Wednesday, February 17, 2010

romance?

How can my parents who will be married for 39 years this april still hold hands and kiss each other? I can not comprehend how they still love each other after all this time. I also cannot understand how I grew up with such parents that are so in love, in fact not one member in my entire family is divorced. Everyone has had a long lasting, loving marriage. Yet I am so cynical when it come to love and romance. In fact what the hell is romance? because to me its just something from my parents generation. I feel like romance is as rare as needle in a haystack and love is as rare as a diamond in the.. You know where I"m going with this. (He point I am making is I, one who grew up with a man bringing home a woman flowers just because, and parents who did adore each other is more screwed than parents who ended in divorce. Before you jump me let me give my point of view. My parents gave me this completely unrealistic idea of how love is suppose to be. Now that I am a 23 year old woman I have learned all men suck and the love my parents have for each other does not exist in this generation. People lie, cheat whatever, not just men but woman too. I have my faults so do all the men from my past. Love has become like a business plan. People do not follow their gut or their heart, that world be as foolish as following a hunch in business. Love has become something that one weighs and measures the cost and pain ahead of time before they make the decision to follow through. No more sending flowers, notes, chocolates, putting in any effort for the person your care about. My father said he would have flown anywhere if my mother was there. My mother said she knew by the first date he was the one. Today that just doesn't exist. So thank you dad because you know what the fathers that show their daughters how bad can men suck are bad but the dads who show how good men are and just the men you know bad are pretty sucky too. In the words of my dear friend nicole marci "men suck.. Buy me a drink"

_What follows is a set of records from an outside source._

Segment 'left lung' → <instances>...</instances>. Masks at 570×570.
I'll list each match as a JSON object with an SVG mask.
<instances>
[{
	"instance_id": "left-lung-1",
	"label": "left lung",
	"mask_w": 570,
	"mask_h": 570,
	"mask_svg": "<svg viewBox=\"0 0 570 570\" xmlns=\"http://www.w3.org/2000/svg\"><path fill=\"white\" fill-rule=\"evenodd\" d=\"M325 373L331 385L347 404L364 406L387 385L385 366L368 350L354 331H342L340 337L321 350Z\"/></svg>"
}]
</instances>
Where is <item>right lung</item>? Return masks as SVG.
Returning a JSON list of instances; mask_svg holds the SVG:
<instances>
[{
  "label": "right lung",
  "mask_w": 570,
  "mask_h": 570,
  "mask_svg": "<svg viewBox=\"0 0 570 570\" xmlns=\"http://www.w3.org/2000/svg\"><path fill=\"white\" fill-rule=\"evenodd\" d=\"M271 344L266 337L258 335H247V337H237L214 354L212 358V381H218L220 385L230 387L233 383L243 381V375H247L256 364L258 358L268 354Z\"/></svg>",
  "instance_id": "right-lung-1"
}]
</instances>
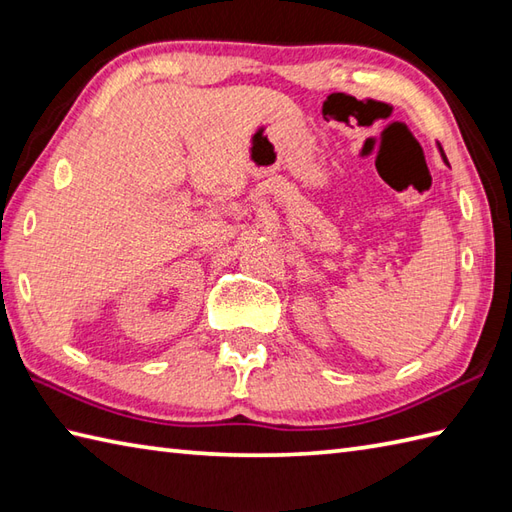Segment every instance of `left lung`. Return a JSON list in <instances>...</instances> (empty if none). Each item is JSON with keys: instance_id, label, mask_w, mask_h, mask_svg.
<instances>
[{"instance_id": "8db88e82", "label": "left lung", "mask_w": 512, "mask_h": 512, "mask_svg": "<svg viewBox=\"0 0 512 512\" xmlns=\"http://www.w3.org/2000/svg\"><path fill=\"white\" fill-rule=\"evenodd\" d=\"M442 156H444V154H442ZM444 160H447V158H444Z\"/></svg>"}]
</instances>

Tuesday, February 16, 2010

working girl

Now it is official, I am a working girl. Today I filed out paperwork and I'm in the system. I actually had a conversation about 401k's and vacation days and the big one salary. A year ago I didn't even know what a 401k was. Now I must meet my monthly quota, wear suits, and worst of all get up at 6am. I couldn't help but remember the days when I would dream about this. I would say "I can't wait to have a real job." I only thought about the money and enjoying my weekends off. I had no idea 9 to 5 was a made up term Dolly sang about and it isn't actually an average work schedule. I am so glad I went to europe when I did. Now I feel like I had the life experience not many people can have at a time I do not have to worry about mortgages or babies. Going to europe was my dream. When people would say what do you want to do when you grow up, or what's your dream, I would say "go to Europe." Now that it"s over I'm a little depressed. But I got to do it. For that I thank God for. Now that I'm a working girl I have no idea when my next vacation will be. II worry though. I worry I will fail. I worry I won't have any fun anymore. I worry I will loose myself in my work and can't have time to be me. I wish I could just go back to Europe.